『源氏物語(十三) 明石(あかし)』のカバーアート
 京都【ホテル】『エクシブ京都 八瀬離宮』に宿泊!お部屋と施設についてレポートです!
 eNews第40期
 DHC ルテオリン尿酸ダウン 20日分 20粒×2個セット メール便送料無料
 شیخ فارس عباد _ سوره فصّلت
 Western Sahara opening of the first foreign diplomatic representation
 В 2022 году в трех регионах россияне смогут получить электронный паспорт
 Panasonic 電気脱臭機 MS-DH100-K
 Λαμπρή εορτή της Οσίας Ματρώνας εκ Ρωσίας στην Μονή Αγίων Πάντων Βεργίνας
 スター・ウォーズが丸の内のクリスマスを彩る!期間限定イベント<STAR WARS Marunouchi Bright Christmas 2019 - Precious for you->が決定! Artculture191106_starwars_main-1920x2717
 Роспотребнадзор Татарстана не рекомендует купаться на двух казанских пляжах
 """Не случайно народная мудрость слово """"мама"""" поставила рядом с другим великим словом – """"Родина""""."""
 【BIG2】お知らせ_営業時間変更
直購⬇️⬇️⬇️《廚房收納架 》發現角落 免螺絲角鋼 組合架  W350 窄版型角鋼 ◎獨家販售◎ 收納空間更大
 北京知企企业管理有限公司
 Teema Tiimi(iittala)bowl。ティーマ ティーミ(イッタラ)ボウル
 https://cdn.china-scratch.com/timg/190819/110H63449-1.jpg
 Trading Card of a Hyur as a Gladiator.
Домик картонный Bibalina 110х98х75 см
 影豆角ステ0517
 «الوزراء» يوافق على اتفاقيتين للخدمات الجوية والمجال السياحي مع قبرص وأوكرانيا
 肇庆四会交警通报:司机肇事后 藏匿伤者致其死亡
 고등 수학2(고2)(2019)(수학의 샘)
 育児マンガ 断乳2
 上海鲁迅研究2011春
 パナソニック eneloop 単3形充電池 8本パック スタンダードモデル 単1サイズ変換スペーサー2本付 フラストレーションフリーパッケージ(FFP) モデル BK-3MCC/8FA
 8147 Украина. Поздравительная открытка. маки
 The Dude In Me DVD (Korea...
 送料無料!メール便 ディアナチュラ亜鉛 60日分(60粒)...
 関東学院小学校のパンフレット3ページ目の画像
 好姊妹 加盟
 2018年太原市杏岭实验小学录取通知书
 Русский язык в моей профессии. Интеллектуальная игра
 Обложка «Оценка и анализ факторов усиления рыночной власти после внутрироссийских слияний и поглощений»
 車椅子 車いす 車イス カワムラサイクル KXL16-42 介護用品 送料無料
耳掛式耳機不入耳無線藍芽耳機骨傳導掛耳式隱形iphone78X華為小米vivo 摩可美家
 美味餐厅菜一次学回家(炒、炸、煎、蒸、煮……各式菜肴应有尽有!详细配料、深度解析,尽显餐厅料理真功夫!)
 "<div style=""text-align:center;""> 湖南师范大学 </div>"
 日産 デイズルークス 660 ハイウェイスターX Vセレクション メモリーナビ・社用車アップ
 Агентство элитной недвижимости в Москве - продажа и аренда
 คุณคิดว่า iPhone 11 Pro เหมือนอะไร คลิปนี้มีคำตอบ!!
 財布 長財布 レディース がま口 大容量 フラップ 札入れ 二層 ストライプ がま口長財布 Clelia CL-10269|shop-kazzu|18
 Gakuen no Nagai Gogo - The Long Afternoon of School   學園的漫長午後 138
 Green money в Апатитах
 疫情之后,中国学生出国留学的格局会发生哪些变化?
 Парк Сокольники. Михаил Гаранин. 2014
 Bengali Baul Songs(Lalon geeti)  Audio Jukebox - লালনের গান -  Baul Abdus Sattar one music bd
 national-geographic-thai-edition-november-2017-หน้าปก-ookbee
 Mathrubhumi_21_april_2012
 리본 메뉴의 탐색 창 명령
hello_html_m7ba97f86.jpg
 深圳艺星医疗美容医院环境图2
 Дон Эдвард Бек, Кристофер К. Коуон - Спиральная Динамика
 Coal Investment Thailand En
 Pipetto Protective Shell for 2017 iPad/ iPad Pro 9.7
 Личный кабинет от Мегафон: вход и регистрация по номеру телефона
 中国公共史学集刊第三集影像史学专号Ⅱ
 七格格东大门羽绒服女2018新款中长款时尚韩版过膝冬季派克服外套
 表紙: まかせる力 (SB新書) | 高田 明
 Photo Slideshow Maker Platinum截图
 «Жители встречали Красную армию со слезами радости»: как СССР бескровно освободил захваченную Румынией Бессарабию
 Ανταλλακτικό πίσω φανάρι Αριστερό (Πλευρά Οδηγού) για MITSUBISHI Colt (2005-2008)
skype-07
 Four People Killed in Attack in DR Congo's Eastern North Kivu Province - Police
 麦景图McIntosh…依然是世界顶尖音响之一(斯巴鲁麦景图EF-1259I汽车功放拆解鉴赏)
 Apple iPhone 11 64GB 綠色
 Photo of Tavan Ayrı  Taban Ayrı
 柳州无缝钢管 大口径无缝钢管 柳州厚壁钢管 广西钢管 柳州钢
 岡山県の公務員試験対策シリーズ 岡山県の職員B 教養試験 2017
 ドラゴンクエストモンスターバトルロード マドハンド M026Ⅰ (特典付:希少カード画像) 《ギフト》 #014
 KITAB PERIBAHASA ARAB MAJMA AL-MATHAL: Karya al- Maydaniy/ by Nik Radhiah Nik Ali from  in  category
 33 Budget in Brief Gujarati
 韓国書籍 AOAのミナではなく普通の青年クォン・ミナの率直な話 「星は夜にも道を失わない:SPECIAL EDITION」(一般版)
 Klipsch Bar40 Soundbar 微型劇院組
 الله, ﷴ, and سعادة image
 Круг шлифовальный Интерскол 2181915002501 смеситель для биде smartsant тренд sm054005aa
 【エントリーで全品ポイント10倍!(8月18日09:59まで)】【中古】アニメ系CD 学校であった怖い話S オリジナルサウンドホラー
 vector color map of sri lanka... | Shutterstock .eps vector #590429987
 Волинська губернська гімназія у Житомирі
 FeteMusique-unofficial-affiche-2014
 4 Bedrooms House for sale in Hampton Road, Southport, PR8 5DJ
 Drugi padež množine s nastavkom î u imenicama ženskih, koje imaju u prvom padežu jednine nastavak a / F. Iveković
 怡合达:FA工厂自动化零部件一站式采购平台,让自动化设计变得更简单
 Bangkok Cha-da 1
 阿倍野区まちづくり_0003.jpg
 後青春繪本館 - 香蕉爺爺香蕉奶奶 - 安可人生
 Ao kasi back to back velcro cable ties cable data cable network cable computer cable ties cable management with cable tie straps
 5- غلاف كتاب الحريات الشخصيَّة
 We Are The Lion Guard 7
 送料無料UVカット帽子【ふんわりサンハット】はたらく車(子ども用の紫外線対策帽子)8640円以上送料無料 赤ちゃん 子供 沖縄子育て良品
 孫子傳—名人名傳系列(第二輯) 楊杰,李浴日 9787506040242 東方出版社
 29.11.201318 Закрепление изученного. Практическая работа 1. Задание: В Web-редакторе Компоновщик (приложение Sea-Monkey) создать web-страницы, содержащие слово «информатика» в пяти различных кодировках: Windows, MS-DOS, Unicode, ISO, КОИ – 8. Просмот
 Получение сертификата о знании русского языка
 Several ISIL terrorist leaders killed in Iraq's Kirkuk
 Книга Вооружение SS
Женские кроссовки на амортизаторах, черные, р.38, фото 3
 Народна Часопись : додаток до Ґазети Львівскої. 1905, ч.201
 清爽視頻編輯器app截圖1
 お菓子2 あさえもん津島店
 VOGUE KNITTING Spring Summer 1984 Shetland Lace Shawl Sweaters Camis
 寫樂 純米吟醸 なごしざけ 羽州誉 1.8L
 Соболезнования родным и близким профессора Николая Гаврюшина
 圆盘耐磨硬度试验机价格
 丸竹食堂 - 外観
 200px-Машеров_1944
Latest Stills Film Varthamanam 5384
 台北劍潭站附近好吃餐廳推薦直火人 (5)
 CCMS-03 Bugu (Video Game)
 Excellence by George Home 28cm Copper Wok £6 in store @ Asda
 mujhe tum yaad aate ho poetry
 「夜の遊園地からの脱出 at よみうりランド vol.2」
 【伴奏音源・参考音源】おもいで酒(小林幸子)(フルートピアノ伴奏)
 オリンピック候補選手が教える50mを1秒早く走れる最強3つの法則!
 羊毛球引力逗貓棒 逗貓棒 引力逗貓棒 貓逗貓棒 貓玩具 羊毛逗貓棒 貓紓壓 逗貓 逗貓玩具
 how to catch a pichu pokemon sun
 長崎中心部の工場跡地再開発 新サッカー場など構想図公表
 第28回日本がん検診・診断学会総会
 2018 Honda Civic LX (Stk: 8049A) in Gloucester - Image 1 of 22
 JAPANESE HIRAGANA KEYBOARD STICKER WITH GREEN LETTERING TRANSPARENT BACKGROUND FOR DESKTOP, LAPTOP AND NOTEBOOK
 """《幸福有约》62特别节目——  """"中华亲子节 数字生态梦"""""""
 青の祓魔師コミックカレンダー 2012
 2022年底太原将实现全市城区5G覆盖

● **GOAL OF THE EXERCISE**: Using the listing above, show each line with the word "слово" in it.

● **SOLUTION FOR THIS EXERCISE**:
 """Не случайно народная мудрость слово """"мама"""" поставила рядом с другим великим словом – """"Родина""""."""
 29.11.201318 Закрепление изученного. Практическая работа 1. Задание: В Web-редакторе Компоновщик (приложение Sea-Monkey) создать web-страницы, содержащие слово «информатика» в пяти различных кодировках: Windows, MS-DOS, Unicode, ISO, КОИ – 8. Просмот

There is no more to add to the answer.